Final answer:
After setting up a system of equations based on the information provided and solving for the amounts invested in each fund, we find that John invested $2,000 in a money-market fund, $3,000 in municipal bonds, and $7,000 in mutual funds. However, these amounts do not match the options provided, indicating a possible error in the options or the need for a recalculation.
Step-by-step explanation:
To solve this problem, we can set up a system of equations based on the information provided.
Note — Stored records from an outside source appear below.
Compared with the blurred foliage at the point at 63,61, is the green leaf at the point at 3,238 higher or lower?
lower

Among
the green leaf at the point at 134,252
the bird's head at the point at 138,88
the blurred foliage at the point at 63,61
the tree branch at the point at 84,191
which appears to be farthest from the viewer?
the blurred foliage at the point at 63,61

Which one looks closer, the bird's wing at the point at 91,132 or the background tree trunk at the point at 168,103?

Let's define the following variables:
- x = the amount invested in municipal bonds
- x + 4000 = the amount invested in mutual funds
- 12000 - x - (x + 4000) = the amount invested in the money-market fund
Now, based on the interest rates provided, we can write the following equation for the total interest earned in one year:
0.03(12000 - x - (x + 4000)) + 0.04x + 0.07(x + 4000) = 670
Simplifying the equation:
360 - 0.07x - 0.03x - 0.12 + 0.04x + 0.07x + 280 = 670
0.01x = 670 - 640
x = 3000
Therefore, John invested $3,000 in municipal bonds, $7,000 in mutual funds ($3,000 + $4,000), and $2,000 in the money-market fund ($12,000 - $3,000 - $7,000).
The correct answer is:
Money-market fund: $2,000, Municipal bonds: $3,000, Mutual funds: $7,000
However, it seems there was an error since none of the options match the correct calculation. The amounts should be recalculated or the options reviewed to ensure the correct answer is provided.